### WORK TO BE COMPLETED:
Arrange the lines below as a JSON list of strings, one string per line, skipping any blank line. Leave the pictures out of the answer.
---------- DATASET RECORDS ----------
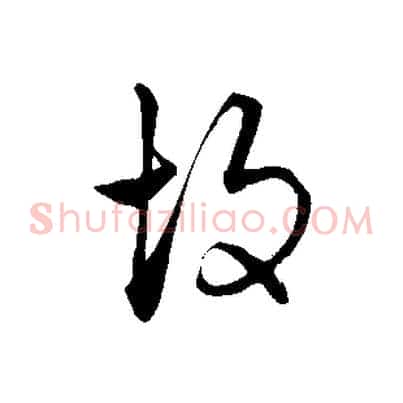 故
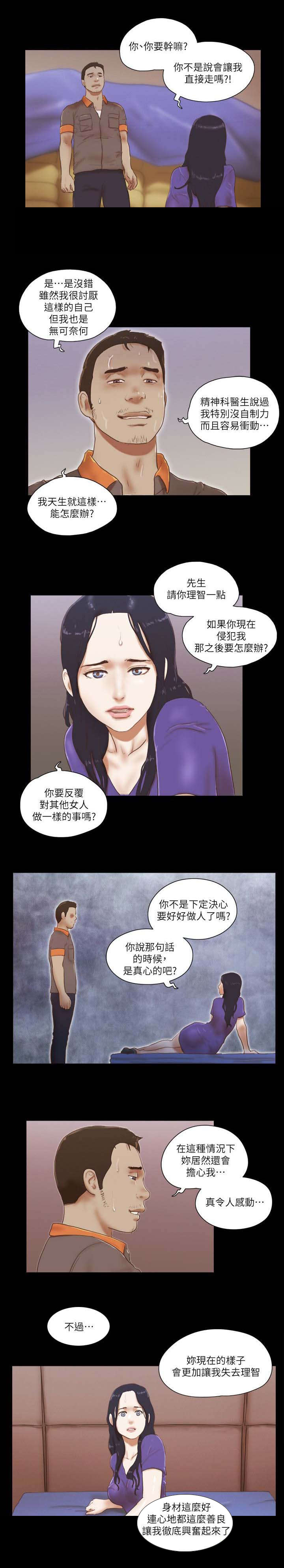 临时借款救急漫画,第107章：出事了3图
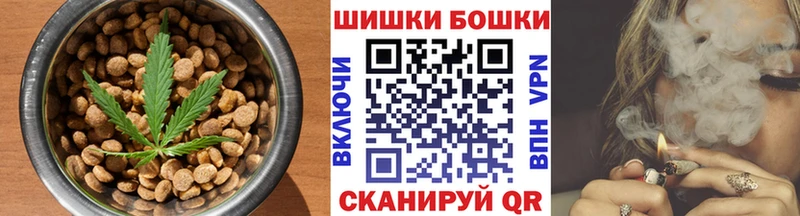 Еда ТГК конопля  где продают наркотики  Бирск 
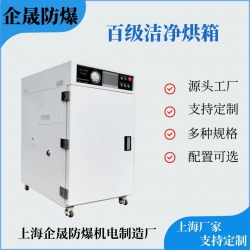 百级洁净烘箱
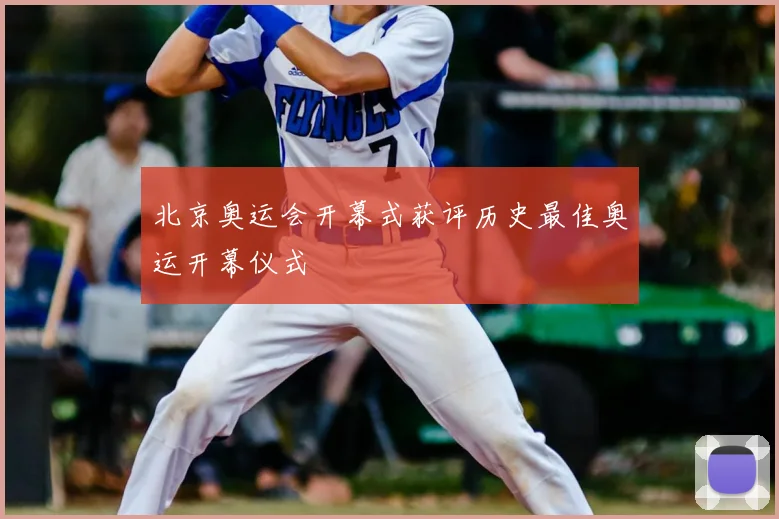 北京奥运会开幕式获评历史最佳奥运开幕仪式
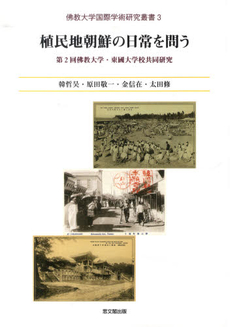 植民地朝鮮の日常を問う　第２回佛教大学・東國大学校共同研究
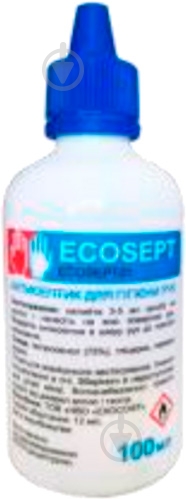 Антисептик для рук Ecosept 100 мл - фото 1 Антисептик для рук Ecosept 100 мл - фото 1
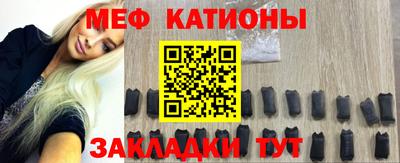 COCAINE Кумертау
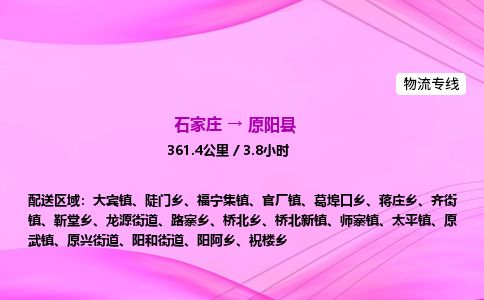 石家庄到原阳县物流公司-货运专线2026省市县<高效准时> 石家庄到原阳县物流公司-货运专线2026省市县<高效准时>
----------
### WRITTEN REPLY:
[
  " 故",
  " 临时借款救急漫画,第107章：出事了3图",
  " Еда ТГК конопля  где продают наркотики  Бирск ",
  " 百级洁净烘箱",
  " 北京奥运会开幕式获评历史最佳奥运开幕仪式",
  " 植民地朝鮮の日常を問う　第２回佛教大学・東國大学校共同研究",
  " Антисептик для рук Ecosept 100 мл - фото 1 Антисептик для рук Ecosept 100 мл - фото 1",
  " COCAINE Кумертау",
  " 石家庄到原阳县物流公司-货运专线2026省市县<高效准时> 石家庄到原阳县物流公司-货运专线2026省市县<高效准时>"
]